* [Work to do]
Copy out the rows below word for word, from the line containing "What object from" through the line containing "31047 millimetres", including both of those lines.

* [Stored data]

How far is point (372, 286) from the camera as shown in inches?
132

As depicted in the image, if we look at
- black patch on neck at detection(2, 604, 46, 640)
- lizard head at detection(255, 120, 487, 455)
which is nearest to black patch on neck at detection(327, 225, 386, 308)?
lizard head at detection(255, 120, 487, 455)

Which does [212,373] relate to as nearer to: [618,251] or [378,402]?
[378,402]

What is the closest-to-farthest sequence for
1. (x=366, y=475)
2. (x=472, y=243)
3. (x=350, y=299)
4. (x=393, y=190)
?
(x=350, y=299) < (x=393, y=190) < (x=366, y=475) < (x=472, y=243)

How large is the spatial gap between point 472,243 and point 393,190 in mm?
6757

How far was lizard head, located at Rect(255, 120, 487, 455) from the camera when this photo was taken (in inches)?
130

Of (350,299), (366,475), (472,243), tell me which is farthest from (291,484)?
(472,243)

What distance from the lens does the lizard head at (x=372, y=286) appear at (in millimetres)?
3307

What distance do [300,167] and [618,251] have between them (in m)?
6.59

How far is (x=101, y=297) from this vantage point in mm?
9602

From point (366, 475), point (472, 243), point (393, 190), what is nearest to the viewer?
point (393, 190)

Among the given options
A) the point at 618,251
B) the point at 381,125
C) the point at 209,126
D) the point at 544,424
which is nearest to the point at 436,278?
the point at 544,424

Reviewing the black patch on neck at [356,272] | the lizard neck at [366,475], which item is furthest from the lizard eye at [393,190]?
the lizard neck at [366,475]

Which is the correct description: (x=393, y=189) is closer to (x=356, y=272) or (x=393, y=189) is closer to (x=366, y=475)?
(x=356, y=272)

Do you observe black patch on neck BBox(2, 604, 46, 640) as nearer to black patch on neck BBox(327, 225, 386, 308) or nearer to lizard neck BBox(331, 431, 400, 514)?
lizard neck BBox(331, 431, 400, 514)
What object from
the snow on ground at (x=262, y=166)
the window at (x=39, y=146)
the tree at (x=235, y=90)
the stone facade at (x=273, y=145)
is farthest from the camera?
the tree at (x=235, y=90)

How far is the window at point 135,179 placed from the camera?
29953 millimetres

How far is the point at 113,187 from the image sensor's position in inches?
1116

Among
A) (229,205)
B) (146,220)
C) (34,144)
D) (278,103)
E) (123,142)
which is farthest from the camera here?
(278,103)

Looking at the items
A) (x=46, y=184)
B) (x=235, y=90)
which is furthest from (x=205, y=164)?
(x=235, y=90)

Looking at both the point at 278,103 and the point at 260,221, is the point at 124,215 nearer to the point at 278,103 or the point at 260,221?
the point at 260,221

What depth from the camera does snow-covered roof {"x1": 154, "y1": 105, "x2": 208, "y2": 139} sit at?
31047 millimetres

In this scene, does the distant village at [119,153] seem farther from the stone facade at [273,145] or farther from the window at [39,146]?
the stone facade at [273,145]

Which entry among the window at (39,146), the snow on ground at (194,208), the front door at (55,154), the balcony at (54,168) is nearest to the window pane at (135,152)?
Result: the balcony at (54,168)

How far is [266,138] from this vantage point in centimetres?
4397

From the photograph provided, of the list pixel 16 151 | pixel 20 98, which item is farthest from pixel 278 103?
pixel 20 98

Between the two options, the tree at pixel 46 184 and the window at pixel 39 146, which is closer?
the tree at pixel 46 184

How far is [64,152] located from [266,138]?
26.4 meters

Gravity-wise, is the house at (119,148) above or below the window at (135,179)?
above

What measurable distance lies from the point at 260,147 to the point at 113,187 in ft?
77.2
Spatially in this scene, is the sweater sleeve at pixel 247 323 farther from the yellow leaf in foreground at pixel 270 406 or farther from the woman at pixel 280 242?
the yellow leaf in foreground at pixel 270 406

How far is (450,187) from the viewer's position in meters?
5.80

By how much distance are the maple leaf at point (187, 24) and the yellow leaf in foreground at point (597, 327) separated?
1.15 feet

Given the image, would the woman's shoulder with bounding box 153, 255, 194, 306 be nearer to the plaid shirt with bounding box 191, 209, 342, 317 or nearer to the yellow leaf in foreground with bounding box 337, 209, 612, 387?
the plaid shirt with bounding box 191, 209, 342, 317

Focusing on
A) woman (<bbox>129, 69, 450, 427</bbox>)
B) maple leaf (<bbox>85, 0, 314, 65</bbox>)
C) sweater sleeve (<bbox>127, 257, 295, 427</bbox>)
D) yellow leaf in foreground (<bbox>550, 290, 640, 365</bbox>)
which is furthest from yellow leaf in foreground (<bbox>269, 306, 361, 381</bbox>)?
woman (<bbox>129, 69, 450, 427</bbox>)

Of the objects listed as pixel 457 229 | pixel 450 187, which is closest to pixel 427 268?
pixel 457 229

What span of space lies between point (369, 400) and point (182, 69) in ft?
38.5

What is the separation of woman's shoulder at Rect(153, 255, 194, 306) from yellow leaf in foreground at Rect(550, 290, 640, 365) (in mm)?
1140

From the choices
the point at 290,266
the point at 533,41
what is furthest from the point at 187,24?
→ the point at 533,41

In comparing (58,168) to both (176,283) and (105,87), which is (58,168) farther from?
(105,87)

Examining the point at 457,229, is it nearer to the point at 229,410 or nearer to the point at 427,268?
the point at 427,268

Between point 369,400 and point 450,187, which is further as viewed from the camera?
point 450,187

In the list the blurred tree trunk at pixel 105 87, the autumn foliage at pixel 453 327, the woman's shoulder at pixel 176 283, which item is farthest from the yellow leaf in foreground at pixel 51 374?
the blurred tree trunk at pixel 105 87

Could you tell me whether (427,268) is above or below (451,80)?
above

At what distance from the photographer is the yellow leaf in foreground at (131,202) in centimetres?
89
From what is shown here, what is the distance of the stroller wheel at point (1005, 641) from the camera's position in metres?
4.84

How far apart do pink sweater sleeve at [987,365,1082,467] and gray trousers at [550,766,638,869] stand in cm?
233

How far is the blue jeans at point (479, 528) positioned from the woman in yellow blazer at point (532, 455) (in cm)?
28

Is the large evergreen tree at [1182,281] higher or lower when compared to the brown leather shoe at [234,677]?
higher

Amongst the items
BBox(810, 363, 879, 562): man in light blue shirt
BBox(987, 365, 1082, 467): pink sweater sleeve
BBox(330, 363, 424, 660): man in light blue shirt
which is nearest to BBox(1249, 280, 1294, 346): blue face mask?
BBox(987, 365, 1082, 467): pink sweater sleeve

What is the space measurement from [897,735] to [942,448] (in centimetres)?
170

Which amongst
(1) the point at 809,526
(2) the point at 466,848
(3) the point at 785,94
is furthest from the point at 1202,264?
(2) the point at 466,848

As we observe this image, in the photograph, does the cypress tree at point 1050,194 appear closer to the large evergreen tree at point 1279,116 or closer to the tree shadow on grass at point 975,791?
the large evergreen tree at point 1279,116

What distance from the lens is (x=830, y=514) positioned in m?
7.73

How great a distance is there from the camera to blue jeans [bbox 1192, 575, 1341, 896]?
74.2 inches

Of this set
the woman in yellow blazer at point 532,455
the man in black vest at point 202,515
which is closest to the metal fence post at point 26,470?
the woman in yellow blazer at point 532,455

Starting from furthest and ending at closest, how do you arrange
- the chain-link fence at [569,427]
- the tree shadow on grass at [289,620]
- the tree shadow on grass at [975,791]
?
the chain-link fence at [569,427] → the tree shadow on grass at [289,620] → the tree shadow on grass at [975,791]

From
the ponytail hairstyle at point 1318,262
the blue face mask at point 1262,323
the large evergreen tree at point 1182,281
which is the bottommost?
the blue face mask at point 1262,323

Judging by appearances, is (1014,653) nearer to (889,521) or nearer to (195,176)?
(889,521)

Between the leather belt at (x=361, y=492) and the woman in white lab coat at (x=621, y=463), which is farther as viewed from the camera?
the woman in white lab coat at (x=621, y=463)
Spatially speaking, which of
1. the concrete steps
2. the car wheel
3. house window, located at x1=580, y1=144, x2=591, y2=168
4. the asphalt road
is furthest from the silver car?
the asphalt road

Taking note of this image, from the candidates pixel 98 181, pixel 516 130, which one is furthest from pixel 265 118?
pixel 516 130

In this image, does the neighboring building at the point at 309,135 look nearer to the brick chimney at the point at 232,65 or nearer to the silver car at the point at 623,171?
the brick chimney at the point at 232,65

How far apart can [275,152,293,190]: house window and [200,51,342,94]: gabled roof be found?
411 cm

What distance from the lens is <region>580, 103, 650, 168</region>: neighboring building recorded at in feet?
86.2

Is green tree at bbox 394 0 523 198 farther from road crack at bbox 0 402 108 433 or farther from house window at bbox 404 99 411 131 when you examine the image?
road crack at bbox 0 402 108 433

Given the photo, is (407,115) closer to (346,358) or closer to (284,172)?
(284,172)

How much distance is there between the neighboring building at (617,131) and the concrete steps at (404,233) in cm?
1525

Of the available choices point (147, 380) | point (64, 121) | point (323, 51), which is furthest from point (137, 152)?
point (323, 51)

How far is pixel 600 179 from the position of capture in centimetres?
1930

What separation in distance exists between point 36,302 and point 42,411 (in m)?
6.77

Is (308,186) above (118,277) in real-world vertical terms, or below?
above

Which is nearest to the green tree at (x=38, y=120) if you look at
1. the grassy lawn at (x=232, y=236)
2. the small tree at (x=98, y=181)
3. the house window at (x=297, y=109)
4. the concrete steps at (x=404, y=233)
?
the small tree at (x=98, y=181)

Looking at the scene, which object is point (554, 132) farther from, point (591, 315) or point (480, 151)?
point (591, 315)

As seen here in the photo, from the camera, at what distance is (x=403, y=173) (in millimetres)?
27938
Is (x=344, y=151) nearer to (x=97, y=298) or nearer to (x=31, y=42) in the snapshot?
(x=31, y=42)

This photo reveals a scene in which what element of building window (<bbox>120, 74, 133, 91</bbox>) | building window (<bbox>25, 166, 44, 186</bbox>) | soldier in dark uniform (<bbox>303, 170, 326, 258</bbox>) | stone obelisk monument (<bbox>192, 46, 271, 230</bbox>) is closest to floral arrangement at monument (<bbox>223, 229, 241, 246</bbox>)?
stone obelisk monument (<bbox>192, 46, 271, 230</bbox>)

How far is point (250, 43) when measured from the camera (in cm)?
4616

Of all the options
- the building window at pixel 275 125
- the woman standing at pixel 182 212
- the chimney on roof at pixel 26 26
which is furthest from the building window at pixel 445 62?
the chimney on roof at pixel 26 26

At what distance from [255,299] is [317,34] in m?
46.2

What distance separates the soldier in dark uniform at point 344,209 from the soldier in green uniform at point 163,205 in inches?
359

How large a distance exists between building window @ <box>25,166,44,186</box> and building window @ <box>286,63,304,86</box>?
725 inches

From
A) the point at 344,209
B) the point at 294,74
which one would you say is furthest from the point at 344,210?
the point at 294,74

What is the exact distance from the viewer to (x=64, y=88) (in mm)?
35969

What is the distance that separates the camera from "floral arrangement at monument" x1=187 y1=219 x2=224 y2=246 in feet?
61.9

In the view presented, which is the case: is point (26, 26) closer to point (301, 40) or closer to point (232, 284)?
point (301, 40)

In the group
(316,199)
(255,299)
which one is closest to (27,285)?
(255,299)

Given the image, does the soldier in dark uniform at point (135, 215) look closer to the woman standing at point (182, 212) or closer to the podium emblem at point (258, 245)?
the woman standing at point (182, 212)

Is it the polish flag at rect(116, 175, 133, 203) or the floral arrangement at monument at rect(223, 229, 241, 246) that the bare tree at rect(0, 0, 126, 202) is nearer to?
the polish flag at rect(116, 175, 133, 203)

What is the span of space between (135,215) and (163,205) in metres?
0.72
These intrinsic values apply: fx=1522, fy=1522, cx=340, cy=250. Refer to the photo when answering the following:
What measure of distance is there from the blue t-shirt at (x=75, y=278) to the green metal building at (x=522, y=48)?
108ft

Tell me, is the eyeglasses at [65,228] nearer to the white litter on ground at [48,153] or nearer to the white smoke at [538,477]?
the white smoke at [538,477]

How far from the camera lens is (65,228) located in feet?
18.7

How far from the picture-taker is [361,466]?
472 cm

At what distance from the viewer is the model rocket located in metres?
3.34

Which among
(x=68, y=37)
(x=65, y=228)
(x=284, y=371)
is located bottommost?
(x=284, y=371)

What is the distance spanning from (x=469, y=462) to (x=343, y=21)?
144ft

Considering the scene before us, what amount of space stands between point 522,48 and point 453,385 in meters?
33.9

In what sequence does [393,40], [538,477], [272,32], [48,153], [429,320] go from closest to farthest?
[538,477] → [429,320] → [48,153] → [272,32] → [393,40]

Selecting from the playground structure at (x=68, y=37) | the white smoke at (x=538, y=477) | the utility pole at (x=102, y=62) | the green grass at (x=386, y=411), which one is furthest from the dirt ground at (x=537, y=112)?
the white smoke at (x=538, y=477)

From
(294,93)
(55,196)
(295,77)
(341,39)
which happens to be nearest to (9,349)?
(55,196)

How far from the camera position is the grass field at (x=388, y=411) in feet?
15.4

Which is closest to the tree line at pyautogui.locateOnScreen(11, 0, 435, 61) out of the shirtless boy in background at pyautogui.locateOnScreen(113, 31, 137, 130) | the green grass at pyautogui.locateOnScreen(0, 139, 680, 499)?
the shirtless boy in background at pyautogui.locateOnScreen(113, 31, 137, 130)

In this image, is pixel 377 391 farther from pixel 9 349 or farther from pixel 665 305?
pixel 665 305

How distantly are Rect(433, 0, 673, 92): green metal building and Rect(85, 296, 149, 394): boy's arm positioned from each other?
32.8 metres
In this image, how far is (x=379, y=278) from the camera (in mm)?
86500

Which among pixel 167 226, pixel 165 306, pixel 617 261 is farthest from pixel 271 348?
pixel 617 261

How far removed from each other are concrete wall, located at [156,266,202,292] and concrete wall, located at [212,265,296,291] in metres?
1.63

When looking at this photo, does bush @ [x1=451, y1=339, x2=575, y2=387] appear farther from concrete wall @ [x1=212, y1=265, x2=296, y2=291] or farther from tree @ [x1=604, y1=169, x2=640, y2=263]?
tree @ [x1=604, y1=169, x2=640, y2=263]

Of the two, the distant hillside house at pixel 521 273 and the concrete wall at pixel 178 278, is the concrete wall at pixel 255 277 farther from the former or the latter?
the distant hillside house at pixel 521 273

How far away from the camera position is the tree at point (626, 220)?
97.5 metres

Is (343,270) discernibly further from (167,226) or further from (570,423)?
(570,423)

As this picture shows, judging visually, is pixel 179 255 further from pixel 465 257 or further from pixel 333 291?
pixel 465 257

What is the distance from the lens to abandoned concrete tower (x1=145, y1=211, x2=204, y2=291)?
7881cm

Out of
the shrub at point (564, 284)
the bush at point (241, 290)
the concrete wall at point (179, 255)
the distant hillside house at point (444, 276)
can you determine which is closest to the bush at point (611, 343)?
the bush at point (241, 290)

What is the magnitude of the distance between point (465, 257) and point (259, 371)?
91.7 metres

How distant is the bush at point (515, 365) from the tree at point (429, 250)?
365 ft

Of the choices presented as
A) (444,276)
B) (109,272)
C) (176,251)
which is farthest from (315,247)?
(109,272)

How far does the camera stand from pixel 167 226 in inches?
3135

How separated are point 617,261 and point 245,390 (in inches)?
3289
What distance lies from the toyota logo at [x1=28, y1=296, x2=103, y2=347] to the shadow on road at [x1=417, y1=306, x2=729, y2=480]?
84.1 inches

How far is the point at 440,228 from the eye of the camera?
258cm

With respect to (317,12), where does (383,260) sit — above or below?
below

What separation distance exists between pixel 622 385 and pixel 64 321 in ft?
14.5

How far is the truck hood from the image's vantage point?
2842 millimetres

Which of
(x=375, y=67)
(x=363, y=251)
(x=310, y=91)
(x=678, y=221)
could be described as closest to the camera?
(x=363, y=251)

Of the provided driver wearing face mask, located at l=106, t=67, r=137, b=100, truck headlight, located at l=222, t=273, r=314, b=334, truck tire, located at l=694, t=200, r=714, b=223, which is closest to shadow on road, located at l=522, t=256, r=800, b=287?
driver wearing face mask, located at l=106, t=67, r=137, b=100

* [Finished exercise]
What object from
the snow on ground at (x=262, y=166)
the window at (x=39, y=146)
the tree at (x=235, y=90)
the stone facade at (x=273, y=145)
is farthest from the camera?
the tree at (x=235, y=90)

How far is the window at point 135,179 placed from the camera?
29953 millimetres

How far is the point at 113,187 from the image sensor's position in inches?
1116

Among
A) (229,205)
B) (146,220)
C) (34,144)
D) (278,103)
E) (123,142)
which is farthest from the camera here?
(278,103)

Looking at the items
A) (x=46, y=184)
B) (x=235, y=90)
which is furthest from (x=205, y=164)?
(x=235, y=90)

Looking at both the point at 278,103 and the point at 260,221, is the point at 124,215 nearer to the point at 278,103 or the point at 260,221?
the point at 260,221

What depth from the camera does snow-covered roof {"x1": 154, "y1": 105, "x2": 208, "y2": 139} sit at?
31047 millimetres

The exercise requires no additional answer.